Despite the repetitive and ongoing disputes that have delayed construction of the new World Trade Center since the early 2000s, the final piece of the project’s largest tower has finally arrived in New York City. Shipped by barge from Canada, the components for One World Trade Center’s antenna are now in the process of being installed, with the latest photos from DNA Info showing the antenna being lifted up into the air.

One WTC’s antenna, in motion: Image from DNA Info and Theodore Parisienne

There has been significant controversy surrounding the antenna, which was originally supposed to be a spire. The distinction is trivial but matters for the building’s official height, as measured by the Council on Tall Buildings and Urban Habitat. A spire is an architectural element, an antenna is not. Thus, given the loss of the radome which covered the antenna and formerly distinguished One World Trade Center’s roof element as a spire, the building’s official height will likely be under 1,400 feet.

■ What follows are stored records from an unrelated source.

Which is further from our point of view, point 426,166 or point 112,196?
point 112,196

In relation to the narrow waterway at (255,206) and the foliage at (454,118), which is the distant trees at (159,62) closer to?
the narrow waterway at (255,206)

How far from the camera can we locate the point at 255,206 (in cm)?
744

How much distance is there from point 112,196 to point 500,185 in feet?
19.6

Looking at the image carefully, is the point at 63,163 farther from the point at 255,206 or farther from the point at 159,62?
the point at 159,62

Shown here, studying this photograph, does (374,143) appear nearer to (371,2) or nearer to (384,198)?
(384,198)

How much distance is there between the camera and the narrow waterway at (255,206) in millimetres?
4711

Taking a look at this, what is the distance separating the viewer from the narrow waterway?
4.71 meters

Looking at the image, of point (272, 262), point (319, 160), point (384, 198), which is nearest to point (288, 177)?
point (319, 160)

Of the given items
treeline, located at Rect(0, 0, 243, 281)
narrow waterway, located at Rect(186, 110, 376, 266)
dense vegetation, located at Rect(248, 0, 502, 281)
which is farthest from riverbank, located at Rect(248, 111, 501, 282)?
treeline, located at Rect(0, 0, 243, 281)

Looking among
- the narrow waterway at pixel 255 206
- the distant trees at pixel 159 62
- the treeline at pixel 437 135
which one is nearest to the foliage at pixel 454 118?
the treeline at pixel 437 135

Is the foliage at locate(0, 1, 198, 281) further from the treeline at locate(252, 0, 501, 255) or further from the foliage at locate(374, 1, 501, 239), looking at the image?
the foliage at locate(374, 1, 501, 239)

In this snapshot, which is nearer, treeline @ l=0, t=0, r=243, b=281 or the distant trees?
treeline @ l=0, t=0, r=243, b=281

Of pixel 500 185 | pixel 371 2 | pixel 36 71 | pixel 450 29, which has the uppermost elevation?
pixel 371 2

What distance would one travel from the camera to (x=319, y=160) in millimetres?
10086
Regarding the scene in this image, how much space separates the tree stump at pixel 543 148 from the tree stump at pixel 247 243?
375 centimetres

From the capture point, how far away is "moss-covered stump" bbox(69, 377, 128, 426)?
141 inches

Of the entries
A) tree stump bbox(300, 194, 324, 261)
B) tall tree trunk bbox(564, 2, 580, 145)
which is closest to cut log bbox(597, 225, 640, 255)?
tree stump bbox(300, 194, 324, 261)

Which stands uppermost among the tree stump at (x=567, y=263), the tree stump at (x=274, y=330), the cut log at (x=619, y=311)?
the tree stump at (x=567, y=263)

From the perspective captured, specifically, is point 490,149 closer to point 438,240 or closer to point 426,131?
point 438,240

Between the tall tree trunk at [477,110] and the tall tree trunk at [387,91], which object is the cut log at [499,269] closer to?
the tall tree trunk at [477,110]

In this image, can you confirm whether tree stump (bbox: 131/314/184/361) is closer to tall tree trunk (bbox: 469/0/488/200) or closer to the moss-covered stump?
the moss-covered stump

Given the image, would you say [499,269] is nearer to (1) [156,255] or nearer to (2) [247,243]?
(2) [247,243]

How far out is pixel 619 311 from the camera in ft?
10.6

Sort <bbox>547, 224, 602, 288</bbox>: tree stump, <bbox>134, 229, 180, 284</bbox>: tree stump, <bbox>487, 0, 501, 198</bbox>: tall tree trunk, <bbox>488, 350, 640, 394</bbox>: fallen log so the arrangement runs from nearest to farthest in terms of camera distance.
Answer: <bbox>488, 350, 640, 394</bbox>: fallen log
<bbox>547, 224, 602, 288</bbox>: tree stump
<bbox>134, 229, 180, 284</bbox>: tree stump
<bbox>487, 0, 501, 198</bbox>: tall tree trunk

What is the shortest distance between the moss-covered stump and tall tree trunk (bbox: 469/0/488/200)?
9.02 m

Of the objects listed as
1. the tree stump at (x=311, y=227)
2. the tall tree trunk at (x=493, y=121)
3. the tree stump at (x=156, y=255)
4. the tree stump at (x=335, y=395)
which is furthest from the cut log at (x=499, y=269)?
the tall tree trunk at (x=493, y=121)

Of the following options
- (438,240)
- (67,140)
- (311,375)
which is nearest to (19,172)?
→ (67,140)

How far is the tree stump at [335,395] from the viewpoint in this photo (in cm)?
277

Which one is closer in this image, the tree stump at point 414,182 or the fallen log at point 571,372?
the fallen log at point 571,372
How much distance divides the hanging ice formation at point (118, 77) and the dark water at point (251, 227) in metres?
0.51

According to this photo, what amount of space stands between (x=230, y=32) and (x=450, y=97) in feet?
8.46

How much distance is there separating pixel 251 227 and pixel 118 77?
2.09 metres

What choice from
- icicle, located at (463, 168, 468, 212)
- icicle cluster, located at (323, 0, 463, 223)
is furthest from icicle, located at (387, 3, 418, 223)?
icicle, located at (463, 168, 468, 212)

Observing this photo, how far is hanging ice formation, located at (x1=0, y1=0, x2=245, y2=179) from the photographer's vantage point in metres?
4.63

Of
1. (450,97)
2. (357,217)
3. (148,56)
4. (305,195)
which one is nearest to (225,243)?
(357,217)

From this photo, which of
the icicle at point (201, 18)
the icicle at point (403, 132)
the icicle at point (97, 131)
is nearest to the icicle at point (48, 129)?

Antenna vs. Spire: Image from Skyscrapercity user Patrykus

One World Trade Center’s antenna will still rise to 1,787 feet, but it likely will not be counted as the building’s architectural tip. Though the tower now holds the title of New York’s tallest, that will soon shift to 432 Park Avenue, which will have its architectural peak at 1,398 feet.

The Chatsworth Horizon

6 Comments on "Installation of One World Trade Center’s Antenna Begins"

  1. There is no indication that the new structure isn’t a spire, per the CTBUH guidelines.

    This will be the tallest building in the Western Hemisphere, unless 225 W57 beats it (225 height has been reported as tall as 1700, but I’ve never seen 1787).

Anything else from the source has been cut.